_Passage provided_.
========================

Blake and Angela direct market grass-finished beef to private customers in Red Deer and Calgary under their own Prairie Gold Pastured Meats brand. “We have our animals butchered, and we deliver our beef directly to our consumers,” says Blake. “There’s no way that, as a small producer, we could have gotten a start in agriculture if we were trying to get into commodities. With direct marketing we keep our entire margin, and set our own price rather than take whatever price is being given at the auction mart.”

At the bank

As with many young producers starting out, it’s difficult to walk into a bank manager’s office and ask for an operating loan when you have little or no equity built up to back it. The Halls had to be creative to finance their operation. They run a herd share program — similar to a Community Shared Agriculture (CSA) arrangement, where customers purchase a share in the live animal that will provide their meat. This provides upfront revenue and a reasonably stable cash flow through the season.

“It is really the only way we were able to build the business,” says Blake. “When I was starting I was literally laughed out of lenders’ offices.”

A farm ‘incubator’

Interestingly, Tom and Margaret’s arrangement with Blake and Angela has morphed into a kind of “incubator” system which is helping other young people achieve their farming dreams too. They now also rent a seven-acre plot of land to Blake’s brother-in-law, Mike, who is running a successful CSA venture which employs up to five local people. They also have an agreement with another young couple, Sven and Nikki, who raise pastured poultry on their land in the summertime.

Tom and Margaret know what they are doing goes against the traditional retirement plan of selling off the land or re-mortgaging it to the next generation.

“We are trying to give the next generation of young farmers the opportunity to grow food, and it’s amazing how many young people want to do that,” says Margaret.

The model of bigger, bigger, bigger isn’t able to draw those young people back, she says. “We believe in a re-generative model of agriculture that goes way beyond sustainable, which allows these young people to manage smaller plots of land without having to worry about a big debt hanging over their heads.”

The bigger picture should also be kept in view, she adds. “They (Blake and Angela) are growing food for local customers, creating employment and keeping small, rural communities viable and strong.”

========================

_Records for the exercise_.
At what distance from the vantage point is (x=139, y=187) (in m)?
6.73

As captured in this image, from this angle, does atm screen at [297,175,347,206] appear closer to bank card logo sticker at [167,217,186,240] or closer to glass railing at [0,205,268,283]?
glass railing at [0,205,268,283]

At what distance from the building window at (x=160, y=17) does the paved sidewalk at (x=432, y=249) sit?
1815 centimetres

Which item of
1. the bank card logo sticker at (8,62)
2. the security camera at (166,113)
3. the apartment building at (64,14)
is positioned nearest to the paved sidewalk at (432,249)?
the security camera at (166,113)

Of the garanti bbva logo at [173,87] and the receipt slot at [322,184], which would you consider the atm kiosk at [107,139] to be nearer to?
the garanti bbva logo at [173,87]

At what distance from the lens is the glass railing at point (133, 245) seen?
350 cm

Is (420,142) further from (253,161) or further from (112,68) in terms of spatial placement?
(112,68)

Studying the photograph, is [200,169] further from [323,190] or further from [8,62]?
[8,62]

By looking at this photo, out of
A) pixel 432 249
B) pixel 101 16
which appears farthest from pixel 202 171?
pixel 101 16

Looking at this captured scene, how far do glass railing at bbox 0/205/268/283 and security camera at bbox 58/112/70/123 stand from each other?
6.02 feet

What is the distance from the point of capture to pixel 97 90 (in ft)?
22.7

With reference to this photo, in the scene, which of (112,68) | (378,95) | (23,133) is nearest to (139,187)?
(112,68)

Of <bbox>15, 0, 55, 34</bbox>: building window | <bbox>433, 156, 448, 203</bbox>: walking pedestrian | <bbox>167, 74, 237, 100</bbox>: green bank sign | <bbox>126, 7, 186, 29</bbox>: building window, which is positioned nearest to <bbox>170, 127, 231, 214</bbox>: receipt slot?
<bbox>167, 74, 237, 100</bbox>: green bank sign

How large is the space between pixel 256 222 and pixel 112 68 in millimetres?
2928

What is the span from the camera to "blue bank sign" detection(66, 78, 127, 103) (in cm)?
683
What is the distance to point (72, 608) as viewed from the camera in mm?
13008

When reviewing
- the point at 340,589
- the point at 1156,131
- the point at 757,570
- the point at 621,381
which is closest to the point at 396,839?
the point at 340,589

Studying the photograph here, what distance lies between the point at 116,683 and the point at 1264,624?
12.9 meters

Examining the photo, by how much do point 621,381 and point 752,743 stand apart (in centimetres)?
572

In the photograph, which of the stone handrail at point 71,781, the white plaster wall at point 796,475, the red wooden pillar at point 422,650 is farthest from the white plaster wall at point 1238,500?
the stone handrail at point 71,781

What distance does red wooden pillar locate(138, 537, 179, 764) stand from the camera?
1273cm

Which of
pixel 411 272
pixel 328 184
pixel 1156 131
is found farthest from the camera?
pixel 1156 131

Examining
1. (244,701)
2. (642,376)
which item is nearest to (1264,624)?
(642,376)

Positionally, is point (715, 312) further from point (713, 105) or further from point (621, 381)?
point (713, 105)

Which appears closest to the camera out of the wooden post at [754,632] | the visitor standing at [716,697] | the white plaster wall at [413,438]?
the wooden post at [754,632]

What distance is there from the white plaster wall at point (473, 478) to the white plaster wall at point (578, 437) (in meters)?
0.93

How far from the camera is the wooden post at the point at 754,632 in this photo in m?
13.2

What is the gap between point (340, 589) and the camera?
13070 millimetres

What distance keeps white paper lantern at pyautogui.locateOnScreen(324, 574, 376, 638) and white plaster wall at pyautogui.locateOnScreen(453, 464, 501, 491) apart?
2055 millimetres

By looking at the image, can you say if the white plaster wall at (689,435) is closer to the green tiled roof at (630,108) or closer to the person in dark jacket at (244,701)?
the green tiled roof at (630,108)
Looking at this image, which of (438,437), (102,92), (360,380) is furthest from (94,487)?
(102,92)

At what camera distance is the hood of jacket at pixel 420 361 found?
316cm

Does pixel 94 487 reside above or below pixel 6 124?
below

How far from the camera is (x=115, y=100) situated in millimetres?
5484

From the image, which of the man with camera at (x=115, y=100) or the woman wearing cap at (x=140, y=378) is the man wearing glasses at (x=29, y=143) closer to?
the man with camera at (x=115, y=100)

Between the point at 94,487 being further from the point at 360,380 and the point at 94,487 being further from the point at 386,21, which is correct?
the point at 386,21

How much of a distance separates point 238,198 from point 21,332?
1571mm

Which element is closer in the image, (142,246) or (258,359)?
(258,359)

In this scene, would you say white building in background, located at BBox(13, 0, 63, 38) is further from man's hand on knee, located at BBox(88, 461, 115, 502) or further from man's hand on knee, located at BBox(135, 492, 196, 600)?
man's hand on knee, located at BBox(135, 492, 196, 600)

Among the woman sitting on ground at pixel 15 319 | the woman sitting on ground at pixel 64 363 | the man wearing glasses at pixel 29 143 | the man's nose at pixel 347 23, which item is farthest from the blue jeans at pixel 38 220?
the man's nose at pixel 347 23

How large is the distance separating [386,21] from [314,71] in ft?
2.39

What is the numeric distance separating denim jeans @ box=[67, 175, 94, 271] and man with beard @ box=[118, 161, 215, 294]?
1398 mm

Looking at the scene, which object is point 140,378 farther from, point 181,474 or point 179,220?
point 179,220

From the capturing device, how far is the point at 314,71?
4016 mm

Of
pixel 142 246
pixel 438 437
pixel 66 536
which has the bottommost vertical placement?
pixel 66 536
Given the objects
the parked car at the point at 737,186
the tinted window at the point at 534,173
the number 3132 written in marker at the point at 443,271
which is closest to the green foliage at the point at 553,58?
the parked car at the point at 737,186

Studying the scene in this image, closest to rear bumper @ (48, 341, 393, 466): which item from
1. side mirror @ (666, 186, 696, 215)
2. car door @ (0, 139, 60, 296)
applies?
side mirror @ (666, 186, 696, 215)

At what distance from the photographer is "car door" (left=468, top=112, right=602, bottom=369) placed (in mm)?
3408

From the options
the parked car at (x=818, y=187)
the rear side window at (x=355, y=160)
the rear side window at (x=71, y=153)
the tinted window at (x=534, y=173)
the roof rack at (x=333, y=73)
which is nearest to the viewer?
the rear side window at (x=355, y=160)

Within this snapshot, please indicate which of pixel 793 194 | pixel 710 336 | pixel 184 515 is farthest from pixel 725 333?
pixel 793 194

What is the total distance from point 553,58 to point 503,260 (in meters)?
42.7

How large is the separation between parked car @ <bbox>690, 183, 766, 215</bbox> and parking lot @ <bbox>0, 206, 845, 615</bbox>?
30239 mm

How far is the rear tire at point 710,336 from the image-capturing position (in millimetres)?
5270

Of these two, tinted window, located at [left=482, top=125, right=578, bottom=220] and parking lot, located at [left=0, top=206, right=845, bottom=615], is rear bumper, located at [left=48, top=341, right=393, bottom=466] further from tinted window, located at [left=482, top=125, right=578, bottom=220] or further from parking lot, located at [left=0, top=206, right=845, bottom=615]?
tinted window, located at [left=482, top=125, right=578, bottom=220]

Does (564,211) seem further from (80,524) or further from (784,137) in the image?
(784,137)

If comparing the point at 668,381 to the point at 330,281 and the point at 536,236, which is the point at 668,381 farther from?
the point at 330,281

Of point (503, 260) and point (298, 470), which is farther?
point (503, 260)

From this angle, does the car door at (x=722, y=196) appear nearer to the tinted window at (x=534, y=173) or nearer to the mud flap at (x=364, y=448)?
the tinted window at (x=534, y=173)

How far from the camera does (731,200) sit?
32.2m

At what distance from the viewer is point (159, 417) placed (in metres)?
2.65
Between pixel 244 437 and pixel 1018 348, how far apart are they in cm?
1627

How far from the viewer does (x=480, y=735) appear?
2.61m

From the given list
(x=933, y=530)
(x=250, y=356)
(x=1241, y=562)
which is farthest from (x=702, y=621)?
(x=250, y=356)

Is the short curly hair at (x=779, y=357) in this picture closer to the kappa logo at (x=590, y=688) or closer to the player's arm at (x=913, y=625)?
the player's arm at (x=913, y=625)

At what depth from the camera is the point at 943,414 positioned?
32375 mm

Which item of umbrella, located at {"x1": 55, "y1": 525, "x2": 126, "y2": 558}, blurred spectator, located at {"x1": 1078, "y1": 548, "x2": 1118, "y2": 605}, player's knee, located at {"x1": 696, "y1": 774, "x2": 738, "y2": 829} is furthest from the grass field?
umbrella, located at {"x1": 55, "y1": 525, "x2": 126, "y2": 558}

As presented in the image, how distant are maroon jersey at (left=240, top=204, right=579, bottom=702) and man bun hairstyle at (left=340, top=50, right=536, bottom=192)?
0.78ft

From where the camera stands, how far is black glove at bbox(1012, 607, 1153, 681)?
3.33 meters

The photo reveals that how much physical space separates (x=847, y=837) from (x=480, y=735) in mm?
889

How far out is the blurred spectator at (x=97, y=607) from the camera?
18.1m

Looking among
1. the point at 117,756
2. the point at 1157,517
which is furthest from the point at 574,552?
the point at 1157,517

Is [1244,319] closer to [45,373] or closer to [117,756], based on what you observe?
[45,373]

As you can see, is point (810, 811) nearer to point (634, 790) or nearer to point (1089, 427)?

========================

_Problems to solve_.
**a)** From the listing, reproduce verbatim every line from the line with "What is the gap" to the line with "2055 millimetres", including both of those lines.
**b)** Continue the article on the farm incubator for young farmers from the point where it ends.

_Answers_.
**a)**
What is the gap between point (340, 589) and the camera?
13070 millimetres

What distance keeps white paper lantern at pyautogui.locateOnScreen(324, 574, 376, 638) and white plaster wall at pyautogui.locateOnScreen(453, 464, 501, 491) apart?
2055 millimetres

**b)**
Becoming mentors

Through the process, of course, the Towers have had to accept change, they’ve had to get to know someone almost as well as they know their own son without having had a lifetime to spend with him doing that, and they’ve had to learn how to offer advice without smothering. “You have to mentor in a way that you allow the person to feel like they’re not being controlled, that they have the ability to make their own decisions,” Margaret says.

For an arrangement like theirs to work, there needs to be transparency, honesty, good communication, and flexibility, but you also need to change your mindset, Tom finds. “Farmers and ranchers have survived by being independent thinkers, but with a deal like this, you’ve got to change your thinking to interdependence.”

You also have to be prepared to discuss some tough issues, he adds, and one of them is finances, which even many farm families dance around. “We’ve all got to be financially sustainable so we have a lot of those kinds of conversations. We have shared costs, and separate costs, and we have an understanding of what all of those are,” Tom says. “You need transparency with finances.”

Although Blake would love to own land one day, he accepts it’s not likely to happen. “Land prices around Red Deer are so inflated beyond agricultural production value that I just can’t see us being able to own this place without me taking a high paying job in town for the rest of my career and that defeats our whole purpose,” he says.

Blake knows their relationship with Tom and Margaret is special and that it is because of them that he and Angela can pursue their goals of owning their own home and having financial autonomy while farming full time. But there’s something in it for Tom and Margaret too, allowing their agricultural legacy to live on, and giving them a chance to retire as gracefully as they farmed.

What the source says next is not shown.